6.7. Reflection Checkpoint
Key Takeaways
Before proceeding to Exam Readiness, ensure you can:
- Differentiate between policies, standards, procedures, and guidelines
- Calculate SLE, ALE, and ARO from given values
- Select the appropriate risk management strategy for a given scenario
- Identify the correct agreement type (SLA, NDA, MOU, MSA) for a given relationship
- Explain the difference between data owner and data custodian roles
- Compare internal and external audit purposes and when each is required
- Distinguish between known-environment, unknown-environment, and partially known penetration testing
- Describe elements of an effective security awareness program
Connecting Forward
You've now covered all five exam domains. Phase 7 synthesizes everything into exam readiness: strategies for managing time and question types, quick reference tables for the most commonly tested facts, and practice questions that cross domain boundaries. The knowledge is there — now it's about applying it under exam conditions.
Self-Check Questions
-
A database server is worth $400,000. A flood has a 10% chance of occurring each year and would destroy 50% of the server.
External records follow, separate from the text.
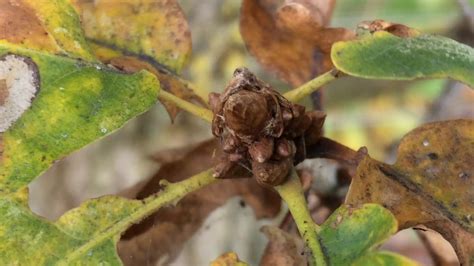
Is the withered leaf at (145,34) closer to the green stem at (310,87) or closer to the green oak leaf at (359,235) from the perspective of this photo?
the green stem at (310,87)

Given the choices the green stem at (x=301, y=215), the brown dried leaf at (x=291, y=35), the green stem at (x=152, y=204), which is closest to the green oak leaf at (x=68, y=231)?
the green stem at (x=152, y=204)

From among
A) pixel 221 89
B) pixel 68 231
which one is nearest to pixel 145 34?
pixel 68 231

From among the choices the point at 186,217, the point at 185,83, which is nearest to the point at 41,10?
the point at 185,83

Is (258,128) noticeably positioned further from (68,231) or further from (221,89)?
(221,89)

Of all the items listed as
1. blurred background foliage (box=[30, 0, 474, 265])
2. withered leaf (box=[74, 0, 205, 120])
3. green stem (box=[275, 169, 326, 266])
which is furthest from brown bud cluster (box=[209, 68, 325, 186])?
blurred background foliage (box=[30, 0, 474, 265])

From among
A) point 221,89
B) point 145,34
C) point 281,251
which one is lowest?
point 221,89

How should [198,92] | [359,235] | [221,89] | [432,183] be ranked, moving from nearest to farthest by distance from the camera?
[359,235], [432,183], [198,92], [221,89]

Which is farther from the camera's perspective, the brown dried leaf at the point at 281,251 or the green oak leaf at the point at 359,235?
the brown dried leaf at the point at 281,251
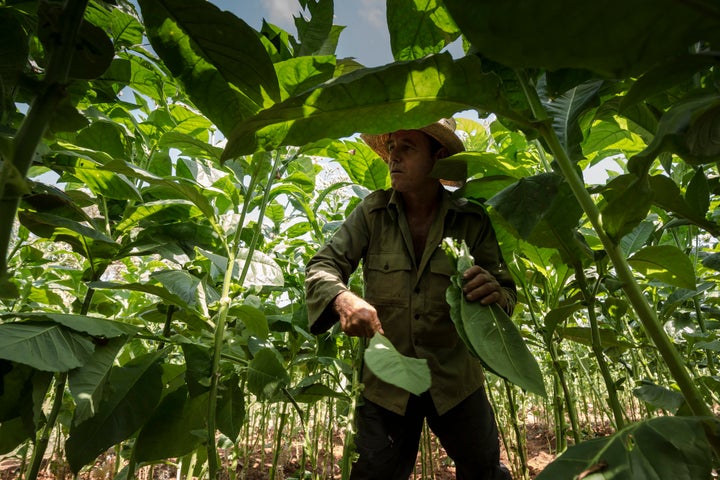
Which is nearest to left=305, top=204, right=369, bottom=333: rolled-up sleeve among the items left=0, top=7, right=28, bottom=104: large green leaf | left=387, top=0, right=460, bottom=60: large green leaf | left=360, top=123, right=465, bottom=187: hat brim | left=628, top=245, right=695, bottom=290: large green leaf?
left=360, top=123, right=465, bottom=187: hat brim

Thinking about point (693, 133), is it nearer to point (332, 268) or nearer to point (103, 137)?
point (332, 268)

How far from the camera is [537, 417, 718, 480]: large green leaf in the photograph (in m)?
0.54

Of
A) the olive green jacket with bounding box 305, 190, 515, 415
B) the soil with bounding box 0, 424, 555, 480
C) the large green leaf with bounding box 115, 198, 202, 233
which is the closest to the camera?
the large green leaf with bounding box 115, 198, 202, 233

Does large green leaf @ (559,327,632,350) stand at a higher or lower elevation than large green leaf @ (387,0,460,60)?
lower

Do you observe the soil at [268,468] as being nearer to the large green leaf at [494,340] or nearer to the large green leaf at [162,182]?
the large green leaf at [162,182]

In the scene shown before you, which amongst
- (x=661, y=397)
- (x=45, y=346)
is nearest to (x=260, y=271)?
(x=45, y=346)

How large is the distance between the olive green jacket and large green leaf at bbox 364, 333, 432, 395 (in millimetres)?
934

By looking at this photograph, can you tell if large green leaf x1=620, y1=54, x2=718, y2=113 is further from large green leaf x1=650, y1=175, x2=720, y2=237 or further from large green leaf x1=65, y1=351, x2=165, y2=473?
large green leaf x1=65, y1=351, x2=165, y2=473

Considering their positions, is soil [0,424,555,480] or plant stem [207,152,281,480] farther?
soil [0,424,555,480]

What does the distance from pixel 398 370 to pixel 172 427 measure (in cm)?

What is the SLE? What is the ALE? If flood insurance costs $25,000/year, is it cost-effective compared to the risk?
-
Your company's payroll provider suffers a data breach exposing all employee SSNs. What type of risk was realized? What vendor management controls should have been in place? Which agreement type would have defined the vendor's security obligations?
-
A red team exercise reveals that an attacker could social engineer the receptionist into granting physical access, then use an unattended workstation to access the HR database. Which three security domains (from this guide) failed, and what specific control from each domain would have prevented or detected this attack?